▸ TASK LIST:
- a) In the blog post about life on a wild plantation, what resource is the industrial food chain said to be based on?
- b) Continue the blog post about life on a wild plantation from the point where it stops.

▸ PASSAGE PROVIDED:
===============

Saturday, December 12, 2009

craving grace

Totally immersed in a wild plantation, surrounded by like-minded humans and animals, where my greatest amusement comes from listening to a chorus of frogs drown out the murmur of guests on a dark night, I'm so removed from my other reality. It's easy to ignore the news. Too easy, in fact, I have no idea what's going on in the world right now. The people I meet are at least willing to listen and accept our way of life for a few days. Then what? I spend so many nights imagining the rest of my life-- the causes I will be dedicated to, the people I could help, the policies I will fight. And the more I think, the more I see a huge wall building itself in front of my dreams.

All the people in the West who don't want to hear my logic, who don't care about people they haven't met, who still--and will always-- think of the earth as their private property (and will sue anyone who says otherwise), they terrify me. In this pseudo-utopia, I can barely hear their flimsy rhetoric anymore, but I fear it. I don't want to be trampled, abused and ultimately a failure in my cause. Even some of the adventurous travelers I meet here are skeptical about something as simple as organic food. How deep into our psyches have the corporations penetrated? "That's all nice, but how will organic agriculture feed the world's population?" they ask. How can it not? Do we have a choice? How long can the world's population deign to be fed by the industrial food chain-- based firmly in a dwindling and pathetically unreliable resource (petroleum)?

===============

▸ ENTRIES SUPPLIED:
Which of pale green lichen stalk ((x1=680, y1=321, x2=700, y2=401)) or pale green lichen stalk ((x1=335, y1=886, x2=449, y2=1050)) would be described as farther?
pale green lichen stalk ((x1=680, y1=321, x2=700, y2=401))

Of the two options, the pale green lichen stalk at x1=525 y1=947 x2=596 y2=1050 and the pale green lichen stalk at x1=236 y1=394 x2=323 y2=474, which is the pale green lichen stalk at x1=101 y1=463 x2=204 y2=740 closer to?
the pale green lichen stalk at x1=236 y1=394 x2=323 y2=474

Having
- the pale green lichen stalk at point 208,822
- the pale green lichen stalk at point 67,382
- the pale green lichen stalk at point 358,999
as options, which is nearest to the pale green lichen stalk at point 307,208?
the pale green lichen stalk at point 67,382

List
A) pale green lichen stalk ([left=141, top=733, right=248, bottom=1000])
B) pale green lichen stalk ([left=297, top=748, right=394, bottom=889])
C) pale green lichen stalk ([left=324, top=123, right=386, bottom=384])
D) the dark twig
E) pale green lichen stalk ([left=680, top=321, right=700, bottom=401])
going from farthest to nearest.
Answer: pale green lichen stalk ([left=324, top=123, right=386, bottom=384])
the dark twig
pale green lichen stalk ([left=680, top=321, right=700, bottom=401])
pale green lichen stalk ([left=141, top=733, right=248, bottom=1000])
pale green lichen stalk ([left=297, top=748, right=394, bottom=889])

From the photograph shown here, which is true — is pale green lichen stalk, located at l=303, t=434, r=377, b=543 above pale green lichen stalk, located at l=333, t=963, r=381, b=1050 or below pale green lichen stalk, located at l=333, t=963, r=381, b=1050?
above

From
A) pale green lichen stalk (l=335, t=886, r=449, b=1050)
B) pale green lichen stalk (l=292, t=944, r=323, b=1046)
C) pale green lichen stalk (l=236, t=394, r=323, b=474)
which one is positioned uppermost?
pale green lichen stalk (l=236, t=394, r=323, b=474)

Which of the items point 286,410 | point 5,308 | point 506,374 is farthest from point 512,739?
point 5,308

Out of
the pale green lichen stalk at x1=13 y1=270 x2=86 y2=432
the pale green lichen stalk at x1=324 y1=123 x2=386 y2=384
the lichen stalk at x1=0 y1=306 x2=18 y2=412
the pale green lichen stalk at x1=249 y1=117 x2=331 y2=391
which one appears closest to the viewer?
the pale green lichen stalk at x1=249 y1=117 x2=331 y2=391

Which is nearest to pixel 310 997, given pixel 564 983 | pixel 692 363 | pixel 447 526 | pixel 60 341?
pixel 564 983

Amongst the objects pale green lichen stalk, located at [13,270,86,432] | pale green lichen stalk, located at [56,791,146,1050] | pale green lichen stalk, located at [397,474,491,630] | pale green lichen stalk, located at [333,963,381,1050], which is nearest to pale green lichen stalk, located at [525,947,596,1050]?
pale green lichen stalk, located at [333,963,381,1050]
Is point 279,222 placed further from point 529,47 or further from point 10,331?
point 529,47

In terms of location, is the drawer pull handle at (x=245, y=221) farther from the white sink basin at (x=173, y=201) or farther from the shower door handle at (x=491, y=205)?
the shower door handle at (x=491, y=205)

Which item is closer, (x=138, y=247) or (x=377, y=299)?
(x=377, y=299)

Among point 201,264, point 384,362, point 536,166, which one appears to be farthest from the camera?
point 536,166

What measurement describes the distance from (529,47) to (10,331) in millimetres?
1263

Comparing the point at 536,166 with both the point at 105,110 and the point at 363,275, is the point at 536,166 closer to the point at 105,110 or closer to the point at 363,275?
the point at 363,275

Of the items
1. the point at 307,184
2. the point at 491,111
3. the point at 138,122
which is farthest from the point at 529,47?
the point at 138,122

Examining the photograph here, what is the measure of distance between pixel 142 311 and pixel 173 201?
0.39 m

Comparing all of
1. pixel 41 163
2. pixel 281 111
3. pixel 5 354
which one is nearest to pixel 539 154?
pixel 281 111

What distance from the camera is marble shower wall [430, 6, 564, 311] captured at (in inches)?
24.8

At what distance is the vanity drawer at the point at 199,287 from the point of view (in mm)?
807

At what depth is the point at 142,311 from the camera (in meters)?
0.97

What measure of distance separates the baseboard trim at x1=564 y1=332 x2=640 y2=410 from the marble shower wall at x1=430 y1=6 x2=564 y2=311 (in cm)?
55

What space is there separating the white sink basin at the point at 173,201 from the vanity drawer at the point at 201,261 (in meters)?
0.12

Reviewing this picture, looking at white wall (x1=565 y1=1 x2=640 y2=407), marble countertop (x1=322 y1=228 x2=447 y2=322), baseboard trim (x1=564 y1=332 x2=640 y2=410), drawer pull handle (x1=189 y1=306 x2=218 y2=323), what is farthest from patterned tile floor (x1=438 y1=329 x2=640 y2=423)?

===============

▸ RESULTS:
- a) Petroleum.

- b)
Family and friends-- please do me a favor. Save some of the world's biodiversity in your backyards. Start a garden. Grow heirloom varieties and plant crops people tell you don't grow here. Get to know your soil. Get your hands dirty. Watch the stars instead of television. Buy food from local farmers who grow their produce organically. Be aware of where your dollars go.

Sometimes the state of the world feels so urgent-- so desperate! But people wiser than me have written wise words for stressed out individuals like myself. Here are a few of them:

"Little by little, our cultivated plant species and varieties are disappearing from our orchards, kitchen gardens and fields, to be replaced by a few productive varieties which are often insipid. Will such extinction be as severe as that of the wild species? Maybe not-- there will always be some relentless individuals who hold on zealously to their grandfathers' apple trees and grandmothers' onions. In the human world, eradication is seldom complete if we remain watchful. For what is rare is dear and becomes sought after...Just as with war, so it is with plants-- in case of an invasion there are always pockets of survival. When the barbarians demolished the Roman Empire, Christianity survived in the Irish, Scottish and Byzantine monasteries, and when peace returned, these islets blossomed and spread throughout Europe...

We have chosen to break our alliance with the majority of the cultivated plant species, but this rupture has not been all-encompassing; many gardeners and farmers have kept the faith and in the depths of their conscience have remained united with the earth... The abandonment of our cultivated plants is only temporary; it is a step in our development where we sought to banish Nature to test ourselves, later to experience the joy of seeing her gallop towards us again."

~Claude Bourguignon "Regenerating the Soil"

"The closest my heart has come to breaking lately was on the day my little girl arrived home from school and ran to me, her face tense with expectation, asking, 'Are they still having that war in Afghanistan?'

As if the world were such a place that in one afternoon, while kindergarteners were working hard to master the letter L, it would decide to lay down its arms. I tried to keep the tears out of my eyes. I told her I was sorry, yes, they were still having a war.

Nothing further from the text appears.